Gaming on phones, tablets and laptops is very popular. Cloud gaming -- where remote servers perform game execution and rendering on behalf of thin clients that simply send input and display output frames -- promises any device the ability to play any game any time. Unfortunately, the reality is that wide-area network latencies are often prohibitive; cellular, Wi-Fi and even wired residential end host round trip times (RTTs) can exceed 100ms, a threshold above which many gamers tend to deem responsiveness unacceptable.
In this video, we demo Outatime, a speculative execution system for mobile cloud gaming that is able to mask up to 120ms of network latency. Outatime renders speculative frames of future possible outcomes, delivering them to the client one entire RTT ahead of time, and recovers quickly from mis-speculations when they occur. Clients perceive little latency. To achieve this, Outatime combines: 1) future state prediction; 2) state approximation with image-based rendering and event time-shifting; 3) fast state checkpoint and rollback; and 4) state compression for bandwidth savings.
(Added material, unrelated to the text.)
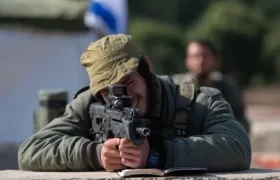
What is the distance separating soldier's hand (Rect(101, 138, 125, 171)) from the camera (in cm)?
392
To evaluate the Outatime speculation system, we use two high quality, commercially-released games: a twitch-based first person shooter, Doom 3, and an action role playing game, Fable 3. Through user studies and performance benchmarks, we find that players strongly prefer Outatime to traditional thin-client gaming where the network RTT is fully visible, and that Outatime successfully mimics playing across a low-latency network.